Outline of ridge regression with cross-validation optimization of the penalty parameter
load('ridgeData') %contains matrix of predictors (X) and vector of outcomes (Y)
X(:,end+1) = 1; %append a column of 1s for intercept term (constant predictor)
[n,m] = size(X); %number of cases, number of predictors
ranks = randperm(n); %random ordering of the n cases
Xtrain = X(ranks(1:ntrain),:); %take ntrain cases for the training set
Ytrain = Y(ranks(1:ntrain)); %the corresponding training outcomes
Xtest = X(ranks(ntrain+1:n),:); %use the remaining data as the test set
Ytest = Y(ranks(ntrain+1:n)); %the corresponding test outcomes
bhat = (Xtrain'*Xtrain+L*eye(m))^(-1)*Xtrain'*Ytrain; %estimated regression coefficients
Yhat = Xtest*bhat; %predictions for test cases
rmse = sqrt(mean((Yhat-Ytest).^2)); %root mean squared error
Now put the last four steps into a loop, to get CV performance over multiple train-test splits ("folds"). Calculate the mean RMSE and standard error of the mean across folds. I found that 100 folds was enough to get adequately small standard errors.

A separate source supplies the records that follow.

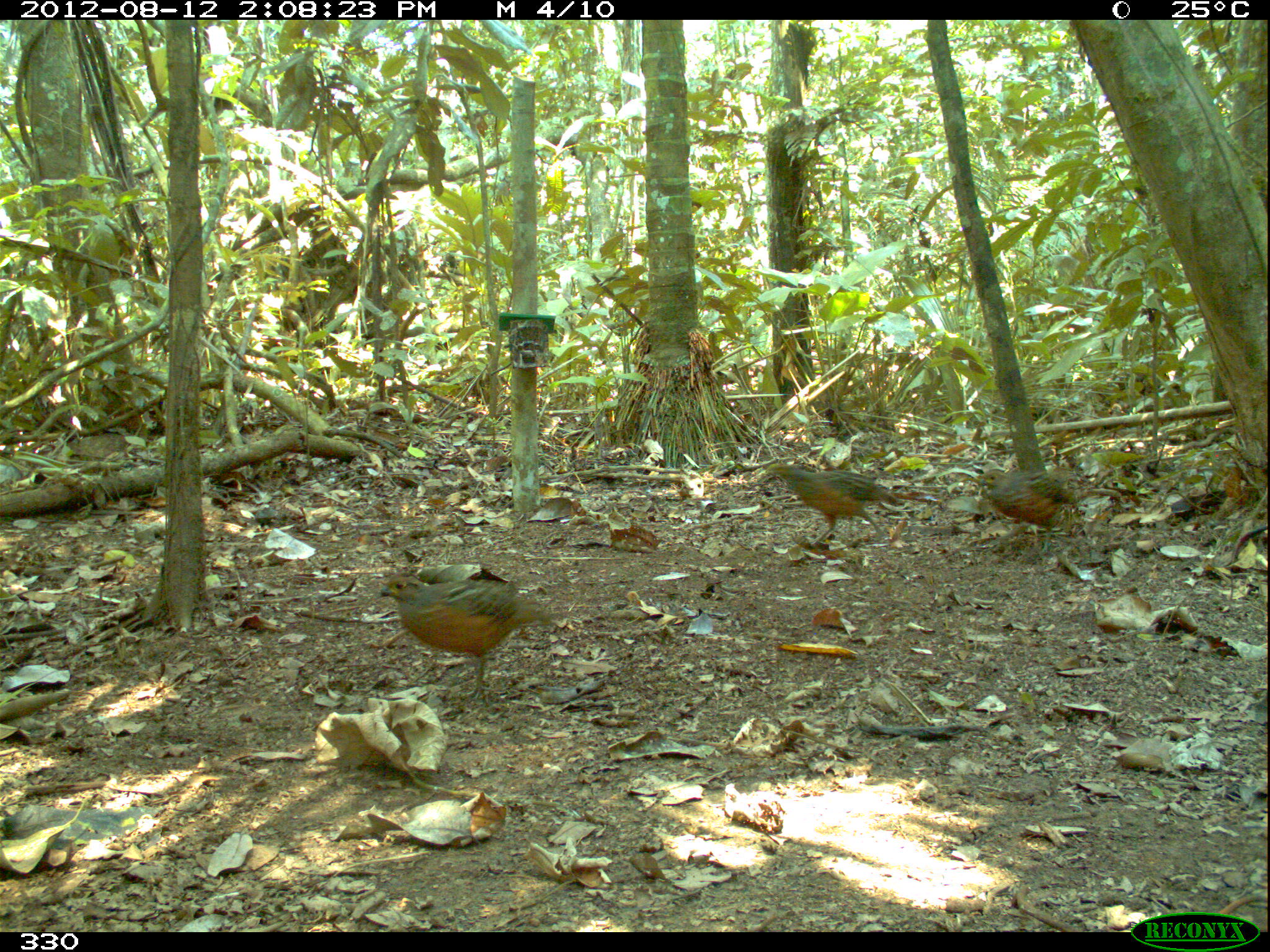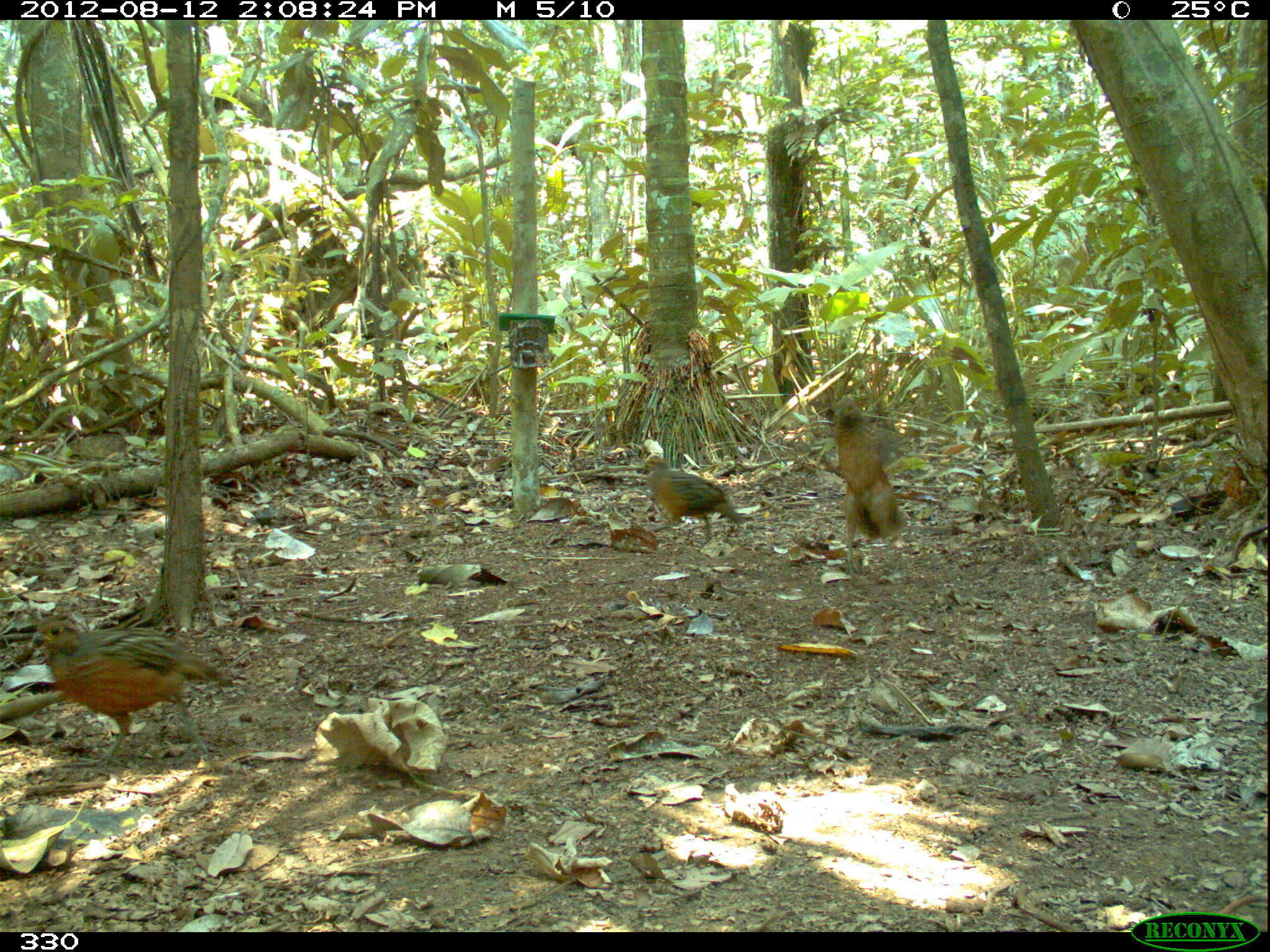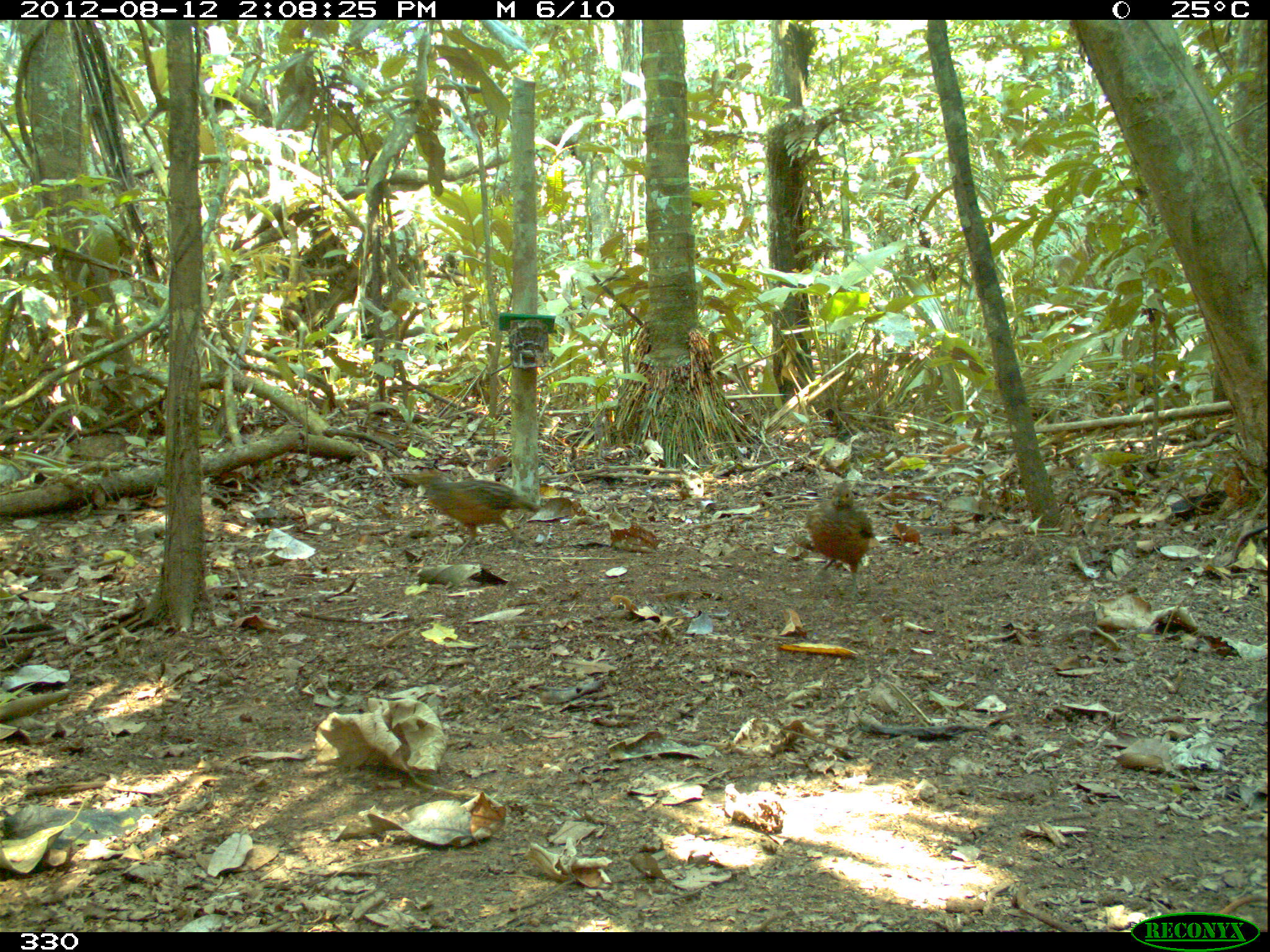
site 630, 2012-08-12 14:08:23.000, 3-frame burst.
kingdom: Animalia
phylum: Chordata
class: Aves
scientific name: Aves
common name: bird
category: unknown bird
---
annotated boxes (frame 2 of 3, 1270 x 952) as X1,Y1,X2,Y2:
unknown bird: 29,615,233,769; 828,394,910,586; 642,451,745,546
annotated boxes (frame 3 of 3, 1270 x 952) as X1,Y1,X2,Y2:
unknown bird: 400,467,541,559; 802,481,877,603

Then make an outer loop to test different values of the penalty parameter (L). Plot the mean and standard error as a function of L (see Matlab's errorbar function), and visually find the value of L giving the best performance.
Finally, make an outer loop to vary the size of the training set (ntrain). Try training set sizes both smaller and larger than the number of predictors. How does the profile of RMSE as a function of L compare across different training set sizes?